By that time, IEBC interim results were showing Mr Kenyatta had garnered over 5.6 million votes against Mr Odinga’s 27,000 votes.

Mr Odinga wrote a letter to the electoral commission earlier in the month withdrawing his candidature.

However, his name was retained on the ballot paper because he did not fill in Form 24A as required by law.

Meanwhile, an activist, Mr Okiyah Omtatah, was in court on Friday to challenge the election held on Thursday.

Mr Omtatah argued that the “purported fresh presidential election” was irregular even before it was held and, therefore, was nothing more than an exercise in futility.

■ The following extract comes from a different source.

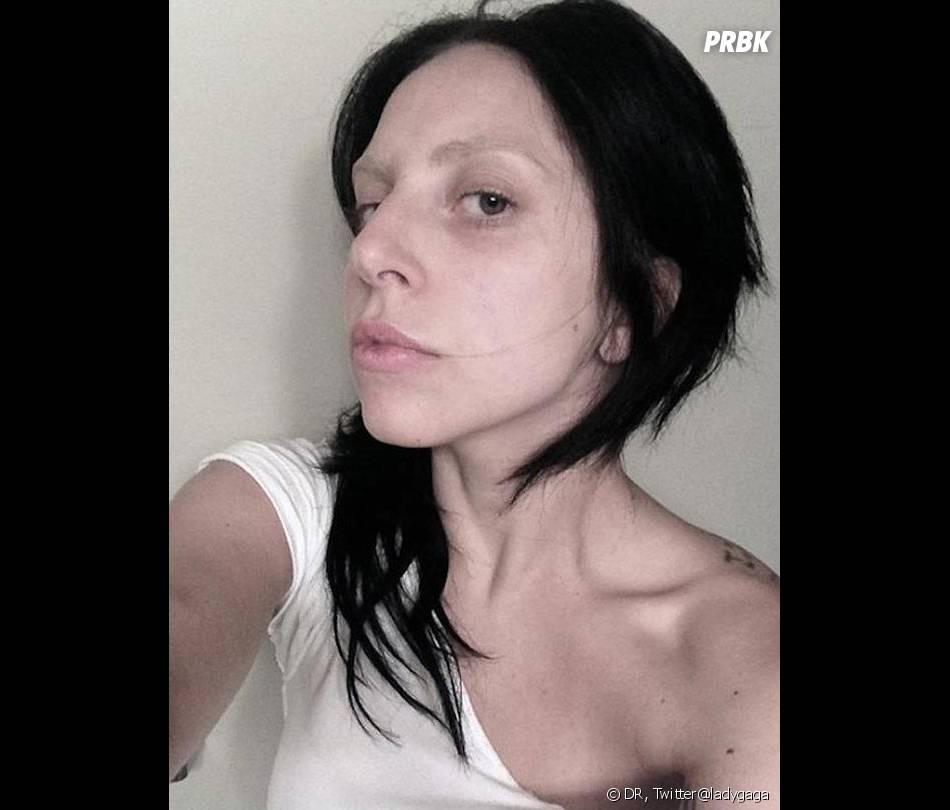 Lady Gaga s'affiche sans maquillage et ça fait peur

According to him, the decision by the Nasa flagbearer, Mr Odinga, to withdraw from the election had created a crisis and he wanted the Supreme Court to clarify the law and pronounce itself on the validity of the election.

Mr Omtatah’s is unlikely to be the only petition challenging Mr Kenyatta’s re-election given that one of the top Nasa leaders, Mr Musalia Mudavadi, on Friday accused Jubilee Party of militarising elections.

Speaking in Nairobi, Mr Mudavadi described the election as a sham and urged party supporters in Migori, Siaya, Kisumu and Homa Bay to boycott the repeat election, which has since been pushed forward.

Earlier on Friday, church leaders from Nyanza had criticised the decision to hold the election on Saturday, saying it would interfere with religious activities since many people from the region are Seventh Day Adventists.

The leaders, who included the Rev Canon Joshua Owiti of the Diocese of Maseno East, the Rt Rev Francis Mwai Abiero of the Diocese of Maseno West, among others, called for the withdrawal of all the security agents from the region.

But even if the petition filed by Mr Omtatah is thrown out by the Supreme Court, the work ahead for Kenyan leaders is immense and there will be need for political players from the two divides to talk and find ways to ensure a harmonious future.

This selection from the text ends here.